Despite Pokemon GO (Free) only having been out for about eight hours here in the UK, I’ve been to a multitude of bizarre locations to try and catch ’em all. Whether the PokeStops have been in churches, train stations or random stones in the ground with absolutely no significance at all, it isn’t only the Pokemon that are being lured to specific locations, but masses of people with their phones – and most importantly, their wallets.

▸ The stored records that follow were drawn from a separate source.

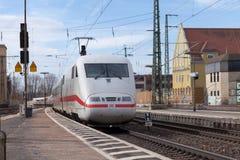 Intercity-εκφράστε το τραίνο από το σταθμό τρένου περασμάτων Deutsche Bahn fuerth στη Γερμανία Στοκ Εικόνες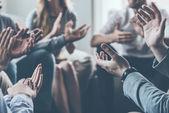 ember tapsolt ülve kör együtt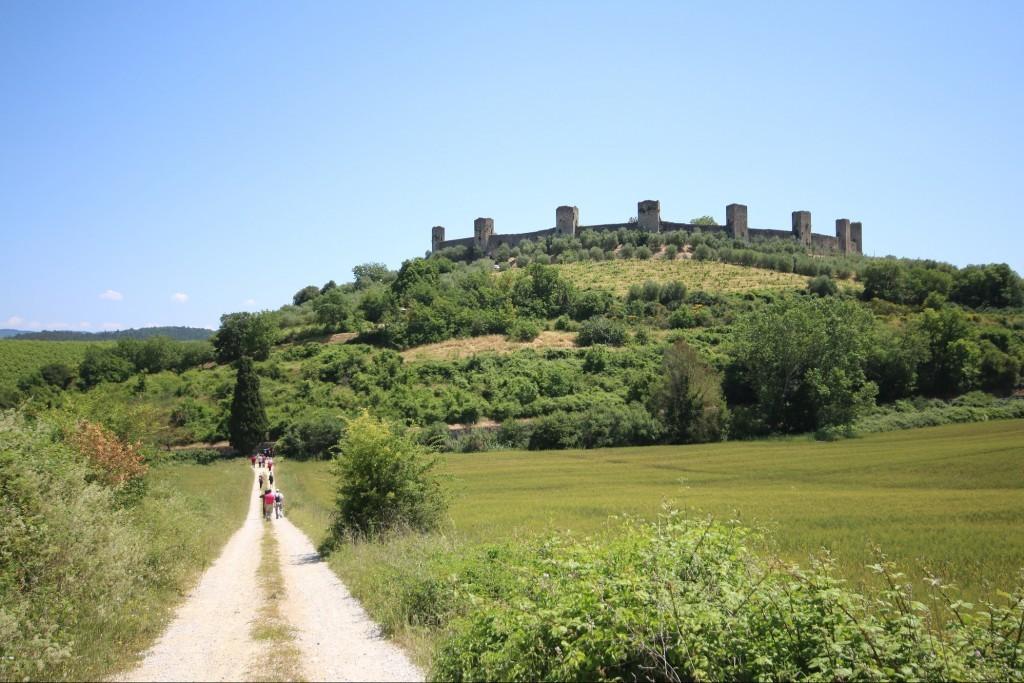Via Francigena, overlooking Monteriggioni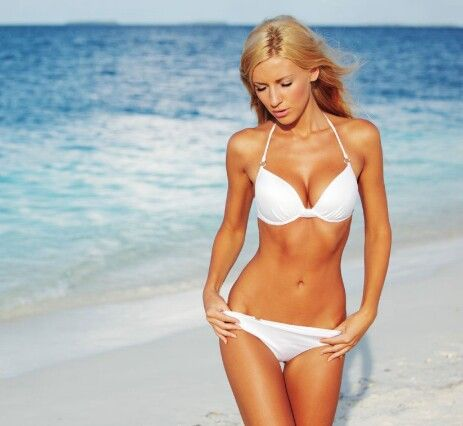 OT1: aanvaarden van lichaamelijkheid en geslachtrol. Het vrouwelijke schoonheids ideaal in het westen: mager maar dikkere borsten en heupen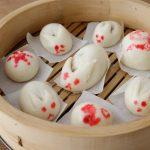 新年のお祝いに、華やかな手作りお菓子を。うさぎの形の「紅白まんじゅう」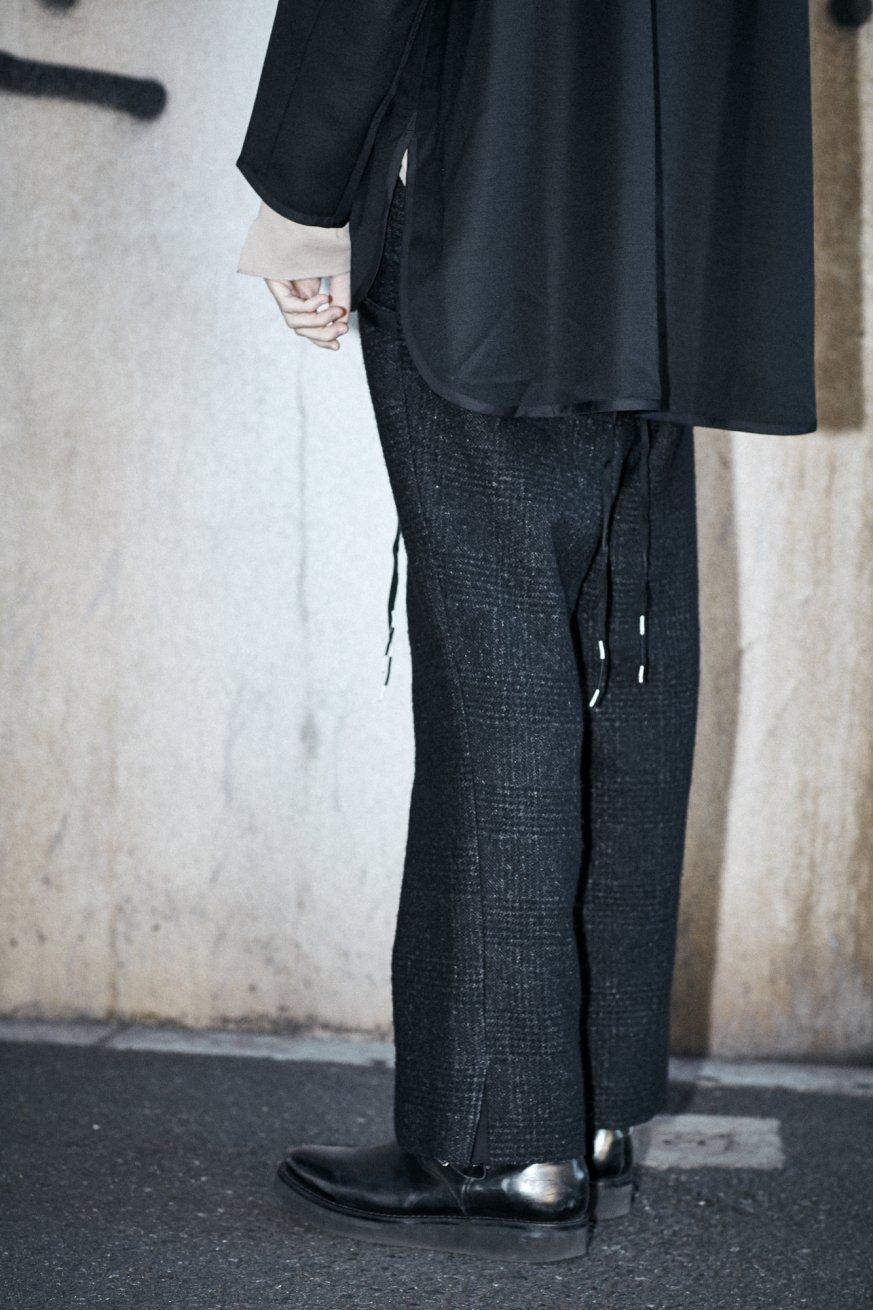 RIBON SLIT TROUSERS【Black】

This has led to businesses actually buying lures to try and attract paying customers, and while on a smaller scale this is a novel idea, there is immense potential for a bigger brand to capitalise on the unprecedented popularity of Pokemon GO. It was therefore an inevitability that Niantic, according to a Gizmodo source, have struck a deal with McDonald’s to turn every single restaurant into either a PokeStop or a Gym.
While this all seems like great news, especially to fans of the fast food chain, the deal is speculated to only include one Asian country at the moment. There is nothing so far confirming whether this will be a global phenomenon or if this deal will remain exclusive to the sole Asian area, and even less regarding the specifics to which country this actually is (however Japan appears to be a safe bet). However, the ridiculous success of Pokemon GO, and Nintendo’s history of partnership with McDonald’s strongly suggests that a larger and broader push to other regions is extremely likely to happen, and this initial deal is most likely a trial to see how it all works out.
Pokemon GO is only a few days old, and while the actual app may have its flaws, the degree to which the game has permeated into society has been absolutely unreal. Go for a walk to catch some Pokemon and you’ll likely bump into many more playing the same game, who can point you in the direction of that elusive Golduck you can’t seem to find. Check any form of media and places that previously had little interest in mobile games beyond Angry Birds (Free) are blowing up with Pokemon GO articles. It makes perfect sense to, rather than put an emphasis on having to purchase coins in game, try and capitalise on the augmented aspect of the game and use it to send people in the direction of shops, restaurants and more, and this will probably end up being where the game proves to be most lucrative. After all, that Dragonite or those Ultra Balls at the PokeStop aren’t going to collect themselves.